Contexto: paulistano chega desconfiado em Belo Horizonte, cidade grande, mas não pro seu parâmetro. Passa uma grande temporada lá e vai embora obrigado, tamanha paixão pela cidade e prazer da experiência. Chega ao Rio de Janeiro empolgado com a nova aventura, com expectativa de ser no mínimo tão boa quanto a outra.

Eu tinha uma chefe que dizia que decepção é igual a gestão de expectativa. Tinha tudo pra ser incrível e achava que estava preparado.

Como está sendo o Rio? Bom, eu pego a ponte aérea ou a Dutra desde sempre, já tive muitos carnavais e feriados cariocas. Mas morar é diferente de passear.

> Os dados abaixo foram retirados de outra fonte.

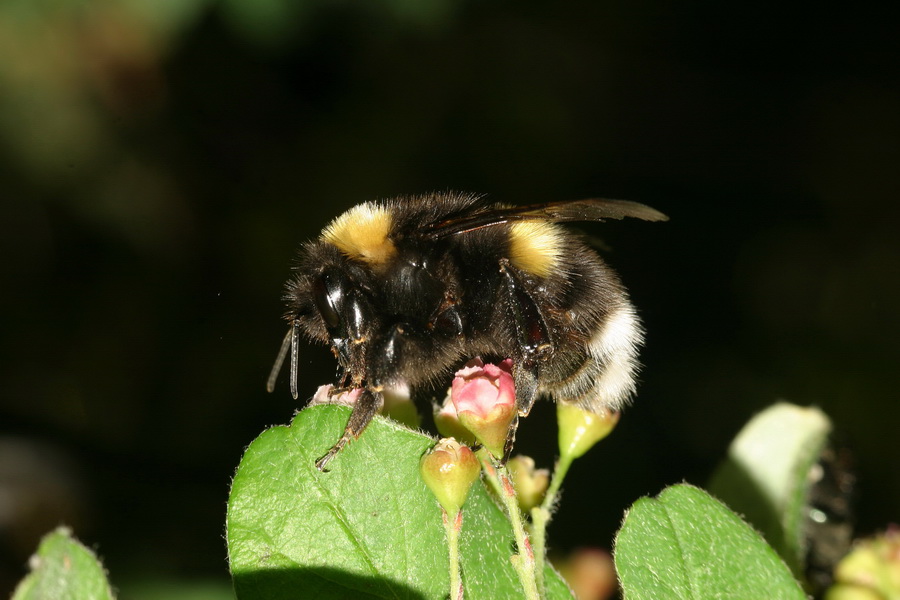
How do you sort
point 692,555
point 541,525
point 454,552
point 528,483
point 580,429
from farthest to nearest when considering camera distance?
point 580,429, point 528,483, point 541,525, point 692,555, point 454,552

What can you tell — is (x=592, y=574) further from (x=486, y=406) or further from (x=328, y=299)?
(x=328, y=299)

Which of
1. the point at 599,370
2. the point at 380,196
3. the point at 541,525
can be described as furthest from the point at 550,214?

Essa foto aí simboliza bem o lado negativo do Rio pra mim. Foi tirada na estação Catete do metrô e mostra que nem todas as regras precisam ser seguidas por aqui, nem todos os compromissos são definitivos, o proibido pode ser permitido.

Metro Catete

Explico: apesar do aviso de todo o tamanho (um deles é bilíngue), sim, há saída no final dessa escada. Trata-se de uma catraca sinalizada com uma flecha verde, ou seja, é uma saída oficial, não é necessário cometer nenhuma contravenção pra chegar lá, não precisa pular a corrente nem esconder-se do guarda. Apesar da clareza e formalidade dos três avisos, é institucionalmente permitido sair por ali. Os que respeitam a regra dão uma volta imensa para sair da estação; os que conhecem o sistema sabem que a proibição não é seria.

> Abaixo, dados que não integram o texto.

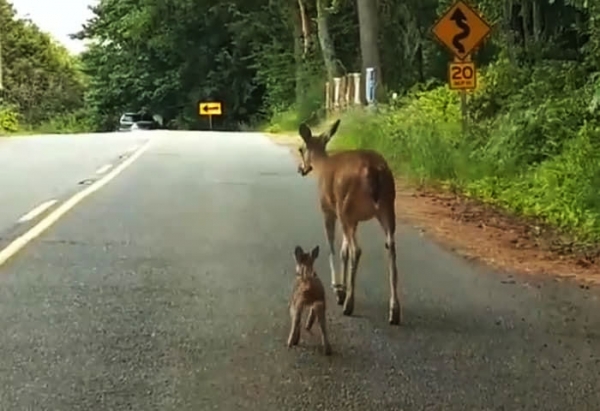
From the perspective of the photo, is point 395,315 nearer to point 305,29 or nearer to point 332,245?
point 332,245

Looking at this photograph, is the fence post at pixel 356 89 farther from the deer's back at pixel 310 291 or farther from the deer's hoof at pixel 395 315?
the deer's back at pixel 310 291

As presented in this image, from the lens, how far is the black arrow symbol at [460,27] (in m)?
20.1

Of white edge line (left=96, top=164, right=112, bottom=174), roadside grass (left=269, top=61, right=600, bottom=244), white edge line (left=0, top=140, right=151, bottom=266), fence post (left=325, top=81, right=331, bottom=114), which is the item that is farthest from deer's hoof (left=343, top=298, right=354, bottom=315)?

O caso repete-se em diversas estações do metrô. Vou além: Há diversos exemplos como esse no dia-a-dia carioca, a informalidade está presente na cultura da cidade. Você não quer ser um forasteiro chato e tenta adaptar-se, mas fica difícil quando seu espaço passa a ser desrespeitado: O compromisso que fizeram contigo não era pra ser levado assim tão a sério. As normas de civilidade que você segue não são assim tão rígidas.

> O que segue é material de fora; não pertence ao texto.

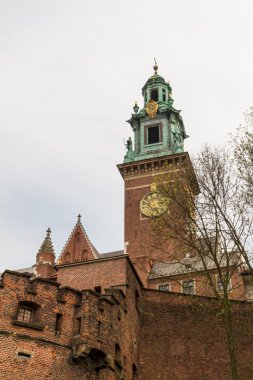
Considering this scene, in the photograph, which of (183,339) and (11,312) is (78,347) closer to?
(11,312)

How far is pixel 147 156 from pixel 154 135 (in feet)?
12.1

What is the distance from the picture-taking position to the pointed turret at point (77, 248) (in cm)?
5544

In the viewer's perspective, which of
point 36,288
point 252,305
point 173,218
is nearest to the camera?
point 36,288

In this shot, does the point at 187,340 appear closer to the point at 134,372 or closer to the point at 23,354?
the point at 134,372

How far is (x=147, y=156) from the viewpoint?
62031 mm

O Rio é belo, divertido e sensual (cliché). A paisagem que se vê ao decolar ou pousar no SDU é deslumbrante. As festas são incríveis, o carnaval é maravilhoso. Todo mundo na praia tá com o corpo em dia. Meus vizinhos frequentemente expressam seu amor de janela aberta :p

Sei que informalidade, sensualidade e diversão são coisas brasileiras, e não exclusivas do Rio. Mas acho que essas características são mais intensas aqui (nem vou mencionar desigualdade social, sensação de segurança e política). Enquanto turista, passeava pelo Rio com Bossa Nova na cabeça. Agora como morador, sempre lembro da Fernanda Abreu: O Rio é a capital do melhor e do pior do Brasil.

Apesar de toda a preparação, acho que a expectativa estava muito alta. Conheci pessoas incríveis e venho tendo ótimas experiências profissionais no Rio. Mesmo assim, não imaginava que a adaptação à cidade seria tão difícil.